Although Hurd has drawn the ire of some of his colleagues in the House – who believe he has strayed from the party line when criticizing the Trump administration on such issues as Ukraine, Russia, and border security – he remains a popular figure in his district, where he has garnered a reputation of “showing up,” even in remote parts of a political jurisdiction the size of the state of Georgia.
When Hurd endorsed Gonzales in November, he did so as he called for the Republican Party “to start looking [more] like America.” A former CIA officer who had been thought of as a rising star in the GOP, Hurd has said he would like to help diversify the party and bring in more candidates of color.
The 23rd District is nearly 70 percent Latino, and Tony Gonzales reflects the district’s demographic makeup.
“I didn’t just endorse anybody,” Hurd said. “I endorsed a candidate who can win the general election. I actually think Tony is the epitome of the American dream.”

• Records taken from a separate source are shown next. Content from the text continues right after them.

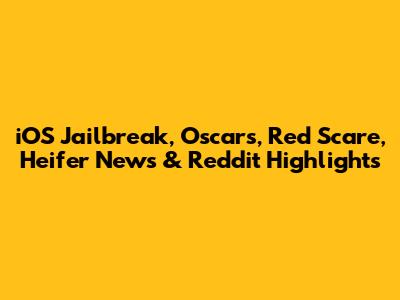 iOS Jailbreak, Oscars, Red Scare, Heifer News & Reddit Highlights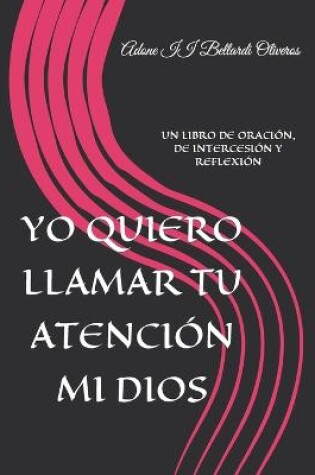 Cover of Yo Quiero Llamar Tu Atencion Mi Dios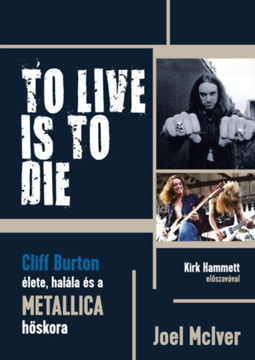 To Live Is To Die - Cliff Burton élete, halála és a Metallica hőskora termékhez kapcsolódó kép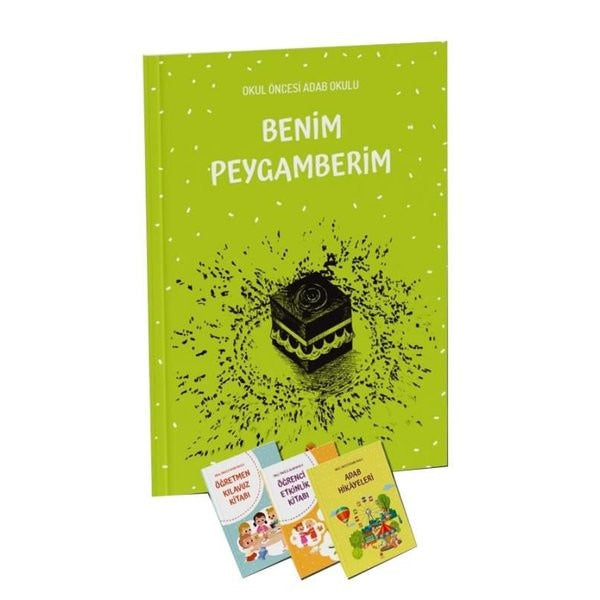 Okul Öncesi Adab Okulu Benim Peygamberim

Even with a considerable funding advantage, Gonzales is likely to face a runoff election. The San Antonio resident has received about $400,000 in campaign contributions thus far. Retired U.S. Air Force Lt. Col. Raul Reyes Jr., who owns a home construction business in Del Rio, stands a distant second with $135,000 in funds raised.
Also running are San Antonio residents Ben Van Winkle, a technology account manager; small business owner Darwin Boedeker; retired counterintelligence agent Burt Jones; Jeff McFarlin, who works in management at an oil and gas services company; and attorney Sharon Breckenridge Thomas, as well as Uvalde dentist Alma Arredondo-Lynch and Alia Ureste, a nurse and small business owner in El Paso.

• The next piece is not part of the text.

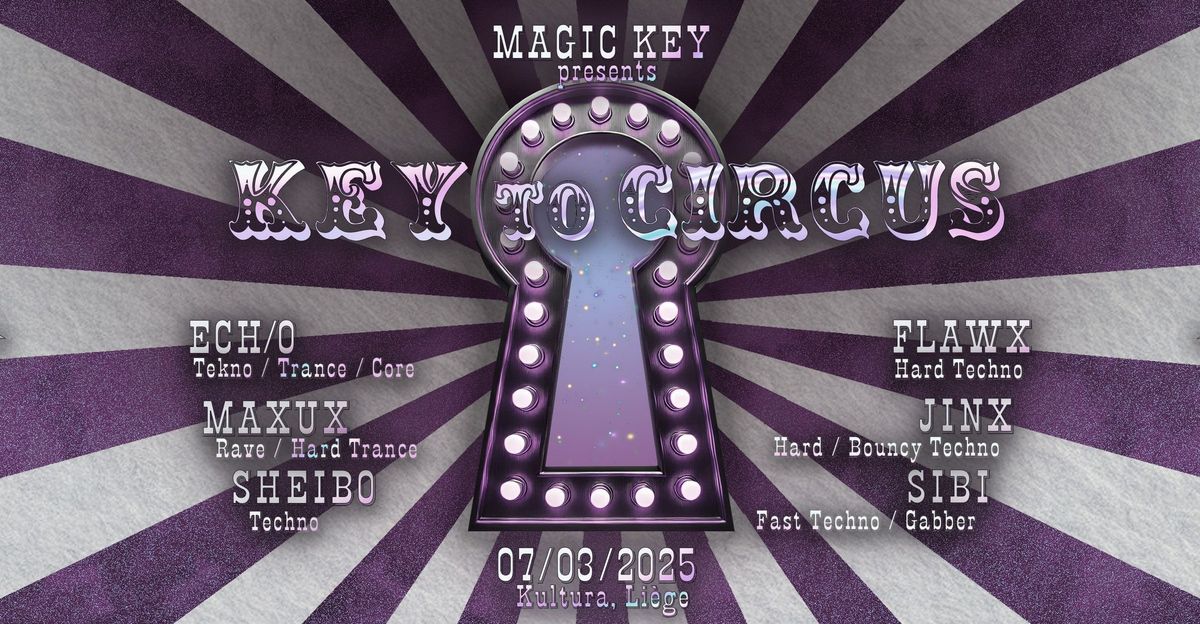 Magic Key presents : KEY TO CIRCUS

A recently retired Master Chief Petty Officer in the U.S. Navy, where he served as a cryptologist, Gonzales said his military background, belief in God, and family values fall in line with the purple District 23 that largely leans conservative on social issues.
“When you look at my background – young, Hispanic, conservative, Catholic, five children – all of that resonates with this district,” he said. “However you view yourself – Republican, Democrat, moderate, liberal, conservative – I think my bio resonates with this district.”